– Конечно.

Женщина отложила в сторону шитьё, сложила руки и приготовилась слушать, сразу став похожа на усердную школьницу с первой парты. Старик сделал большой глоток из кружки, поросший белым пухом кадык заходил вверх-вниз. Олег порылся в папке с подстрочниками.

– Здесь где-то было как раз про пустыню. Вот, нашёл.

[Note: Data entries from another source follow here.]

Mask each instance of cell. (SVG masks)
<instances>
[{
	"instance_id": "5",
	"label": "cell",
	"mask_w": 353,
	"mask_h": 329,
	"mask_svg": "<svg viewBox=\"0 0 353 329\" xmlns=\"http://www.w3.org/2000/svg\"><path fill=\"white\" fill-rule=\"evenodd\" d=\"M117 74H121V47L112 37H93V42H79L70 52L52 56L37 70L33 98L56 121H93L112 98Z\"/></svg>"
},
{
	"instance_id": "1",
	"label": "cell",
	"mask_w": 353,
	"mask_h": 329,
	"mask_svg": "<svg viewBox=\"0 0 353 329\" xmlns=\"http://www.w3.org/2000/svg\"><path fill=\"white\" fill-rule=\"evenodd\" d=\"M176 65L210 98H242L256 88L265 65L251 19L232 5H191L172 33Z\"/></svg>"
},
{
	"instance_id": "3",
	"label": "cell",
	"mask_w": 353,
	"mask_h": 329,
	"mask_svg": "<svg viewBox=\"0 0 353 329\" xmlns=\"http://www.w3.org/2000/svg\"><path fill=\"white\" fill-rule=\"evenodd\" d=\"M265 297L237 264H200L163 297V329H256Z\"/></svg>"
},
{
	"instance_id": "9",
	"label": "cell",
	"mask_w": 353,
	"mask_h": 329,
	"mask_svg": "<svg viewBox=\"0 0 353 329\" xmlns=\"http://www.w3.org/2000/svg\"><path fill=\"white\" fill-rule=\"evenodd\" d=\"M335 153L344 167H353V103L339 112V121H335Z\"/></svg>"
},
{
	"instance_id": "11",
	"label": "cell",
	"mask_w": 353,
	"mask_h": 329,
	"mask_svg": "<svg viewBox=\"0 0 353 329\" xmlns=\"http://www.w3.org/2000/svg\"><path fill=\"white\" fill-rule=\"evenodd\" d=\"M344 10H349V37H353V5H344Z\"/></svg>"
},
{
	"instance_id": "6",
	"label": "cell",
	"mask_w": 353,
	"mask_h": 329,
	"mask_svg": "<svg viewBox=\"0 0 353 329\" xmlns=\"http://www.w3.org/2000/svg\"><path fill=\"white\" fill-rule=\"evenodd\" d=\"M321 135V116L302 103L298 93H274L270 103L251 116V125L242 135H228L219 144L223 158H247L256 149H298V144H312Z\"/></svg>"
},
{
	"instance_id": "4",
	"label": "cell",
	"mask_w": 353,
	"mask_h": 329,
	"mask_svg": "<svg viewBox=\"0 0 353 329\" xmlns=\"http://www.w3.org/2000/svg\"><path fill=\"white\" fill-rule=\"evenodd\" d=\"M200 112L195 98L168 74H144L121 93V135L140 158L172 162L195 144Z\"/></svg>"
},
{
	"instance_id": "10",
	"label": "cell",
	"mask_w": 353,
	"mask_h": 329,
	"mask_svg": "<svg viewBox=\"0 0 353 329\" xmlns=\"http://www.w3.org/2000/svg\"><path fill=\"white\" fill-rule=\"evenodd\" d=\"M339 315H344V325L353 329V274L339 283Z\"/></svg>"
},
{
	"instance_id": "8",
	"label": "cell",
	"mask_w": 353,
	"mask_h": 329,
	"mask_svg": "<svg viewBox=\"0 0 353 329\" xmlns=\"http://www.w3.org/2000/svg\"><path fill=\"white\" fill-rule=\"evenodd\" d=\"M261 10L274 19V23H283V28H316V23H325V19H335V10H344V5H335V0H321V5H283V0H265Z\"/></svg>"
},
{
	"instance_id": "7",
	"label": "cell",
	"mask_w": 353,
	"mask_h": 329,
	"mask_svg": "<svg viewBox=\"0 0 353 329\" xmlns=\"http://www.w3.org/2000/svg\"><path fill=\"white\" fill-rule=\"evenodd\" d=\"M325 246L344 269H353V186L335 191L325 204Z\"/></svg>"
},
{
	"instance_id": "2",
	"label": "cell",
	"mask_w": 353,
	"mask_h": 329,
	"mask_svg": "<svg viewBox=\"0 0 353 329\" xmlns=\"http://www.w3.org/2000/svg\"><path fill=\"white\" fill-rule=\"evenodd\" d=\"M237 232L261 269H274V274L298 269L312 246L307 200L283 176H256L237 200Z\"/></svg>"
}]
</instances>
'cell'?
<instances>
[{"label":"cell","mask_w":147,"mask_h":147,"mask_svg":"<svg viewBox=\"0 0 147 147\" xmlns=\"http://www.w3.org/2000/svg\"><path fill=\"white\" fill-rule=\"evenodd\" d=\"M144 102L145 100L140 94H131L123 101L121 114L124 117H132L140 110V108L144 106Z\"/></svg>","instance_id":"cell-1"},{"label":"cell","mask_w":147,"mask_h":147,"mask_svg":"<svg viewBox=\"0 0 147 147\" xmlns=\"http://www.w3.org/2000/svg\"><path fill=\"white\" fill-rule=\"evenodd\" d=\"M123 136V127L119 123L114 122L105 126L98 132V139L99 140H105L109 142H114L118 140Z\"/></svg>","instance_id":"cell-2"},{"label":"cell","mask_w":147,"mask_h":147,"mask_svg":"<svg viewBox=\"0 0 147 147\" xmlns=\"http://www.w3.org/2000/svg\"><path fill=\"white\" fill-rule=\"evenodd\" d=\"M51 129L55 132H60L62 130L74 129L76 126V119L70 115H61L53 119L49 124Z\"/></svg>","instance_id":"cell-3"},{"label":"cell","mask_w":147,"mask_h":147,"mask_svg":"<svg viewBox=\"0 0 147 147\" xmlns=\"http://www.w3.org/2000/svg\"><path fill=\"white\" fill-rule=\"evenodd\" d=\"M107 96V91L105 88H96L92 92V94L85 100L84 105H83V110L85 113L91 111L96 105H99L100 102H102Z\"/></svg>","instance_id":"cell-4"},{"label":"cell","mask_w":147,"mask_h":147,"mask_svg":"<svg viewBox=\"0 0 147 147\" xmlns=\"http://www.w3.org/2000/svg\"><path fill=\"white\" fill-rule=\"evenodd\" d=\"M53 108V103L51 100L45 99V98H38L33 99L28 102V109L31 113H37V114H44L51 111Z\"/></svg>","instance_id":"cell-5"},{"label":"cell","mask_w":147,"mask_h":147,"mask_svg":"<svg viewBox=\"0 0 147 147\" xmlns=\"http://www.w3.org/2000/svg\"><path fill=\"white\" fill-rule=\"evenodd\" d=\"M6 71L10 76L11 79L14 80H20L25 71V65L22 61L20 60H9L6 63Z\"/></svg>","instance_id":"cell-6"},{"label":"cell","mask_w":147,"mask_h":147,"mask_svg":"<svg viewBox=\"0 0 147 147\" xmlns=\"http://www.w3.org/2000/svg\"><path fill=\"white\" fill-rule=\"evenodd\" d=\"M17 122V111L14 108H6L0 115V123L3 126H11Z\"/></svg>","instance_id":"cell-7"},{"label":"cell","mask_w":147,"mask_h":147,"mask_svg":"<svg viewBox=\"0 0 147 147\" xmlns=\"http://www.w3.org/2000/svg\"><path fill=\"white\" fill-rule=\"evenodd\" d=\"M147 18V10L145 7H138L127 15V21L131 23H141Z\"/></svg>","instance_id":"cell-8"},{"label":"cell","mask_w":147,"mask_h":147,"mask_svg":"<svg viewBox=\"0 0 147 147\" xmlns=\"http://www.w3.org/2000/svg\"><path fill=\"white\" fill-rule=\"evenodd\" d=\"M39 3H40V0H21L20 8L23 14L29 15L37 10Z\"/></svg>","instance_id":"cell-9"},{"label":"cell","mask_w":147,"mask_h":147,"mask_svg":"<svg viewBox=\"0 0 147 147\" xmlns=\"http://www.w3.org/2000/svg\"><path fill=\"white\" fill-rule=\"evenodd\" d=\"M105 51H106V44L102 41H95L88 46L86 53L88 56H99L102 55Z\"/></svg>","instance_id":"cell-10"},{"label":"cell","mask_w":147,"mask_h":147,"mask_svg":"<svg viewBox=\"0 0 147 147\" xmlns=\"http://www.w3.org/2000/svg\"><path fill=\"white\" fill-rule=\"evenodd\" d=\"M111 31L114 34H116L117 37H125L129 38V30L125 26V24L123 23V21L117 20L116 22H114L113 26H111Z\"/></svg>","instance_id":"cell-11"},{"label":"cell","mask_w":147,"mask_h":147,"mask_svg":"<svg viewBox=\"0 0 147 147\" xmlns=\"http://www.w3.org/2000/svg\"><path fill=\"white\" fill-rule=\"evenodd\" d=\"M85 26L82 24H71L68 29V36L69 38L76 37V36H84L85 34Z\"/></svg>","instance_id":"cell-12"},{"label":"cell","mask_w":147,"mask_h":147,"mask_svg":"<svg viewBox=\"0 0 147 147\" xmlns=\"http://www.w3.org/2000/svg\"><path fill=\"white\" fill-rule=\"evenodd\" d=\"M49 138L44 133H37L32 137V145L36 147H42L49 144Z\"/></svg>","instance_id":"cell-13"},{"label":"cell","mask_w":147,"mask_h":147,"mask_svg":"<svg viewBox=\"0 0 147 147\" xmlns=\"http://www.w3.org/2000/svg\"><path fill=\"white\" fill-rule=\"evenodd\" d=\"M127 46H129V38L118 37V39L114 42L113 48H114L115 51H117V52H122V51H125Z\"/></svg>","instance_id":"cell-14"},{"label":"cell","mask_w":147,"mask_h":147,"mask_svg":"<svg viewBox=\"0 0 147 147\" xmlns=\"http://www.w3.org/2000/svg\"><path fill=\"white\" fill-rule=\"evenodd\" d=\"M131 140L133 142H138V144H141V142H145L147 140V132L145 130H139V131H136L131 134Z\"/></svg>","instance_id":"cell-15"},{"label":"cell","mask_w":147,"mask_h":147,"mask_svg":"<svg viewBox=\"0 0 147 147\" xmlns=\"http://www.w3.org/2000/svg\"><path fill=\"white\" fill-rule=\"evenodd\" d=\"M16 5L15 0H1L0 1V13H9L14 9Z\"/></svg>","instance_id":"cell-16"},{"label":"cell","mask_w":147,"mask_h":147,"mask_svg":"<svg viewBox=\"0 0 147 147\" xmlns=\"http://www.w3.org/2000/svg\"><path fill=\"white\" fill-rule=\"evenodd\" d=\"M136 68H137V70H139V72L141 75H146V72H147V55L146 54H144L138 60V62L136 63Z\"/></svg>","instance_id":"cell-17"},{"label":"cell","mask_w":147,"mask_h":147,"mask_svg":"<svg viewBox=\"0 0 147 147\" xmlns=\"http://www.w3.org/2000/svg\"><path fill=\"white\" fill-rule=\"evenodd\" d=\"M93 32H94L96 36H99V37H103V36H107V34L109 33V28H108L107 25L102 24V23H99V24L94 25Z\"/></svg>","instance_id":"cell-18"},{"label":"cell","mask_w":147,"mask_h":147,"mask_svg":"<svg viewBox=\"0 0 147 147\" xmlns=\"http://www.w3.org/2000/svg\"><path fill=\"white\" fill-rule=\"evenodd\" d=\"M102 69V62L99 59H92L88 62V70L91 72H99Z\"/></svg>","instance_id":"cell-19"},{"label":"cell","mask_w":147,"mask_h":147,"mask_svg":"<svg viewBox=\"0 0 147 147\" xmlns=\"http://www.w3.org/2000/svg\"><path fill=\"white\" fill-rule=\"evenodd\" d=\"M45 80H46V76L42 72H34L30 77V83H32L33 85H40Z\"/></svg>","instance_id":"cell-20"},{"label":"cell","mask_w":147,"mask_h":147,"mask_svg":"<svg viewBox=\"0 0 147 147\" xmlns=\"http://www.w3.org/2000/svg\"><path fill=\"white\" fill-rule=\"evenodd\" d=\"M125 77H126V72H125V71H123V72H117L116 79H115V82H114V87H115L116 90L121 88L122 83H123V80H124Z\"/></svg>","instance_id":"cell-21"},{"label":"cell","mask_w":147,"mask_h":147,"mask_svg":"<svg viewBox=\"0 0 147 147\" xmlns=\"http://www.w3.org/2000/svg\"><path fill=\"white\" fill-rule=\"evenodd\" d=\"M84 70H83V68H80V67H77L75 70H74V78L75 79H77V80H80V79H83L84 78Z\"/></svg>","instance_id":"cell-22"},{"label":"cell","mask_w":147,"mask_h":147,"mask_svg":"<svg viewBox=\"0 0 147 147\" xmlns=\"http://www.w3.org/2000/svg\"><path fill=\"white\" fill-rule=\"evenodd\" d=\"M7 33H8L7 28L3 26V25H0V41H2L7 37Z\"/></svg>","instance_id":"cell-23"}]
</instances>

Пустыня, ты – зевок Аллаха.
Ты была создана им в тот день,
когда Всемогущий пресытился разнообразием
                                               мира форм,
выражений и лиц – цветов и галактик, рыб
                                                    и людей,
горных хребтов и червей, облаков и деревьев, когда
у него зарябило в глазах от их
смеха, печали, отчаянья, радости, страха, безумия,
                                                                   и он
взалкал простейшего: первоматерии без
формы, такой, какова она есть, и тогда сотворил
это неисчислимое множество горячего песка,
пересыпаемого ладонями горизонтов
из пустого в порожнее и обратно в пустое.
Небо, глядя тебе в лицо, каменеет, бледнеет.
Солнце стоит неподвижно, извергаясь, как
                                            вскрытый нарыв.
Ветер играет с тобой, как ребёнок с дремлющим
                                                            львом,
дитя в необъятной песочнице, насыпающее
                                                  барханы и снова
ровняющее их, оставляя следы на тебе, как и брюхо
                                                    гюрзы или эфы.
Но они исчезают быстрее теней облаков.
Сквозь городской шум, гвалт новостей, голоса
                                                              друзей,
визги и тявканье врагов, сквозь нестройную
                                                    музыку жизни,
в дальнем громе, перекатывающемся за
                                                        горизонтом,
я слышу твой глухой львиный рык, от которого
                                                   дрожит воздух.
Ты ширишься у меня под сердцем, днём и ночью
чувствую жаркое дыханье твоей ненасытной пасти,
из века в век пожиравшей города с их царями,
                                 крепости с их гарнизонами,
караваны, гружённые коврами, драгоценностями,
                                        пряностями, шелками,
караваны, гружённые неподъёмной тоской,
вереницы верблюдов, несущих упорство надежды,
с каждым шагом увязая всё глубже во времени.
Каждый шаг тяжелее предыдущего, пот заливает
                                                             глаза.
Ты – дахр. Всем, всем, всем
твой горячий песок забил оскаленные мёртвые
                                                             рты.
Все жуют эту пресную пищу смерти, сухой паёк
                                                      времени.
В твоей лунной безлюдной ночи слышен скрип
                                             песка на зубах.
Луна глядит на тебя, как слепой смотрит в зеркало.
Лишь она тебя знает, заливая своим нежным светом.
Ты ширишься, перерастаешь себя, твоя
неподвижность обманчива, твой центр
ненаходим, твоя форма изменчива.
Ночью мы с тобой остаёмся один на один, ты
                                            и я под голой луной,
под которой тень человека достоверней его самого.
Слухом сердца слышу оглушительный
гул твоей тишины. Глазами сердца подолгу
гляжу в твоё ночное лицо, лишённое черт.
                                                 Ты ширишься,
как раковая опухоль, под сердцем моей страны.
Но тебя нельзя удалить, не вырезав вместе и душу.

Закончив, Печигин посмотрел на слушателей. Лицо женщины было непроницаемо-внимательным, старый коштыр глядел на него без удивления, но выжидательно. Похоже, побывав в Москве, он ничему больше не удивлялся; Олег был для него существом иной природы, от которого можно было ждать всего. Убедившись, что чтение завершилось, он вновь принялся молча смешивать в кружке своё питьё.